Jobs are waiting too long for a runner to come online. #3704

julien-michaud · 2024-08-12T14:18:03Z

Checks

I've already read https://docs.github.com/en/actions/hosting-your-own-runners/managing-self-hosted-runners-with-actions-runner-controller/troubleshooting-actions-runner-controller-errors and I'm sure my issue is not covered in the troubleshooting guide.
I am using charts that are officially provided

Controller Version

0.9.3

Deployment Method

ArgoCD

Checks

This isn't a question or user support case (For Q&A and community support, go to Discussions).
I've read the Changelog before submitting this issue and I'm sure it's not due to any recently-introduced backward-incompatible changes

To Reproduce

- install the controller
- start a job

Describe the bug

Some jobs are waiting from 30 seconds to more than 90 seconds to be scheduled on a runner.

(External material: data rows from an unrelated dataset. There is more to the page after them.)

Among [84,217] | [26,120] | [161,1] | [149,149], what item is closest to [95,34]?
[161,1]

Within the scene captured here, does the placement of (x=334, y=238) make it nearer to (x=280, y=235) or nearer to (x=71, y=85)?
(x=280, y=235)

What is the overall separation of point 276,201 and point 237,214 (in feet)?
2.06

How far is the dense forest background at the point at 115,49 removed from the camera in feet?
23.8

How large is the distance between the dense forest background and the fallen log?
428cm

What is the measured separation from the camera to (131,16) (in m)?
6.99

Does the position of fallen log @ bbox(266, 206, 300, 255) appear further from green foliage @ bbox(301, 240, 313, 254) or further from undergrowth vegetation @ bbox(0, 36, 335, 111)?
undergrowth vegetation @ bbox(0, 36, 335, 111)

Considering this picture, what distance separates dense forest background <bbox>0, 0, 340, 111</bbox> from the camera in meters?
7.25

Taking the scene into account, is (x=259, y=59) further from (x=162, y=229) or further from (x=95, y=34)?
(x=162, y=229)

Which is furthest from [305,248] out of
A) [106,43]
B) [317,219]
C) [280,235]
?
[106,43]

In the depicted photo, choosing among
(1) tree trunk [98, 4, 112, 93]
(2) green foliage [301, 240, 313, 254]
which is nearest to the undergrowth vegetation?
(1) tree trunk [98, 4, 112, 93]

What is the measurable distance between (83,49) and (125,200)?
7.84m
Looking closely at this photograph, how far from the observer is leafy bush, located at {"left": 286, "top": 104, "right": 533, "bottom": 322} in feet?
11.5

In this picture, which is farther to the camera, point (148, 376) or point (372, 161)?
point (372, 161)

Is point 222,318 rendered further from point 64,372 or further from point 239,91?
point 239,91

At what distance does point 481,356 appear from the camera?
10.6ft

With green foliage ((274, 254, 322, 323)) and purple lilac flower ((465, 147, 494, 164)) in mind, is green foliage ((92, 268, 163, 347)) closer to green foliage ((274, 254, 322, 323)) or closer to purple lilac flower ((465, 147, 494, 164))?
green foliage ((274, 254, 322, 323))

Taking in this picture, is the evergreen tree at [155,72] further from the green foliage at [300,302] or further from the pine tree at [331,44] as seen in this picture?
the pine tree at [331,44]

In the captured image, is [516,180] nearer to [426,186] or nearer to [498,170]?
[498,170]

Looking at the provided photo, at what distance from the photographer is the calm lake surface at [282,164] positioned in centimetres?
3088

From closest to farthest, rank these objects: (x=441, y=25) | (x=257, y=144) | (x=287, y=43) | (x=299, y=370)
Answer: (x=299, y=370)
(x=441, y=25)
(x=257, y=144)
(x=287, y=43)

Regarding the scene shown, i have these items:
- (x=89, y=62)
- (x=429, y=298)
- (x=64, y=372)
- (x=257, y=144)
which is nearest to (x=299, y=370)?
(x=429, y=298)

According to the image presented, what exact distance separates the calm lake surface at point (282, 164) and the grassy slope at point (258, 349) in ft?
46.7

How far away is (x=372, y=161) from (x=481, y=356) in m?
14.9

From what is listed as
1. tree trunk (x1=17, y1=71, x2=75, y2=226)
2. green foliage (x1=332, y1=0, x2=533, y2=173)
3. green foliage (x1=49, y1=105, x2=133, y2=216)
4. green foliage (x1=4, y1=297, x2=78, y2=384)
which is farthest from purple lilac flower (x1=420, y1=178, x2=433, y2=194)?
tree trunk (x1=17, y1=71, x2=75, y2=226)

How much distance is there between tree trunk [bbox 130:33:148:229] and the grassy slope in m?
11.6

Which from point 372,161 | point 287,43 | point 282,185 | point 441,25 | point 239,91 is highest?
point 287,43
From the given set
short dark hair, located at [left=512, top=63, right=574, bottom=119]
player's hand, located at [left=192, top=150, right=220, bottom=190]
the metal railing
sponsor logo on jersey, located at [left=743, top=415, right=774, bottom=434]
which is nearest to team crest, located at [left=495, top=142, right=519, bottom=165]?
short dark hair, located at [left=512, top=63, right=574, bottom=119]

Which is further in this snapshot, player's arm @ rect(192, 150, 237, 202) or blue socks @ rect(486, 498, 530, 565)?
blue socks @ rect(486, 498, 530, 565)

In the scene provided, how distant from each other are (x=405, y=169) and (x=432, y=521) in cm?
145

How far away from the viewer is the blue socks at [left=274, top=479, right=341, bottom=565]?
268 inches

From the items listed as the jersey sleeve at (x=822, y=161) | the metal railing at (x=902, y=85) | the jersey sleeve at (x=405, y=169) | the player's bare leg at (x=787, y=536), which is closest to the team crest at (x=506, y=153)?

Describe the expected behavior

Jobs should not have to wait that long in my opinion

Additional Context

---
podLabels:
  finops.company.net/stage: prod
  finops.company.net/service_class: live
  finops.company.net/cluster: gke-live-labs-europe-west1

bufferReserveResourcesCronJob:
  create: true

gha-runner-scale-set-controller:
  resources:
    limits:
      memory: 300Mi
    requests:
      cpu: 100m
      memory: 300Mi
  flags:
    logFormat: "json"
  podLabels:
    finops.company.net/stage: prod
    finops.company.net/service_class: live
    finops.company.net/cluster: gke-live-labs-europe-west1
  podAnnotations:
    logs.company.com/datadog_source: "gha-runner-scale-set"

gha-runner-scale-set:
  runnerScaleSetName: "company-hosted"
  maxRunners: 200
  listenerTemplate:
    metadata:
      labels:
        finops.company.net/stage: prod
        finops.company.net/service_class: live
        finops.company.net/cluster: gke-live-labs-europe-west1
      annotations:
        logs.company.com/datadog_source: "gha-runner-scale-set"
        ad.datadoghq.com/listener.checks: |
          {
            "openmetrics": {
              "instances": [
                {
                  "openmetrics_endpoint": "http://%%host%%:8080/metrics",
                  "histogram_buckets_as_distributions": true,
                  "namespace": "actions-runner-system",
                  "metrics": [".*"],
                  "max_returned_metrics": 12000
                }
              ]
            }
          }
  template:
    metadata:
      labels:
        finops.company.net/stage: prod
        finops.company.net/service_class: live
        finops.company.net/cluster: gke-live-labs-europe-west1
      annotations:
        logs.company.com/datadog_source: "gha-runner-scale-set"
    spec:
      affinity:
        nodeAffinity:
          requiredDuringSchedulingIgnoredDuringExecution:
            nodeSelectorTerms:
            - matchExpressions:
              - key: node_pool
                operator: In
                values:
                - github-actions
      tolerations:
        - key: "github-actions"
          operator: "Equal"
          value: "true"
          effect: "NoSchedule"
      topologySpreadConstraints:
        - maxSkew: 1
          topologyKey: kubernetes.io/hostname
          whenUnsatisfiable: ScheduleAnyway
          labelSelector:
            matchLabels:
              app.kubernetes.io/component: runner
      containers:
        - name: runner
          image: europe-docker.pkg.dev/platform-replace/company-prod/devex/gha-runners:v0.1.13
          command: ["/home/runner/run.sh"]
          resources:
            requests:
              cpu: 4
  controllerServiceAccount:
    namespace: actions-runner-system
    name: actions-runner-controller-gha-rs-controller

Controller Logs

https://gist.github.com/julien-michaud/585574678b5804eafdf30c913030543e

listener logs:
https://gist.github.com/julien-michaud/27c8025ea0117243f0a85dde1e31bf9f

Runner Pod Logs

https://gist.github.com/julien-michaud/bd3a618f5e8e1d1de1dbb688619563a6

gwynforthewyn · 2024-08-16T14:43:57Z

I was having a similar issue, though not quite as bad. The helm chart accepts a parameter "minRunners" you can set to have warm runners available to service jobs immediately. For my architecture, setting it to 1 for a small team and 2 for a big team has proven sufficient.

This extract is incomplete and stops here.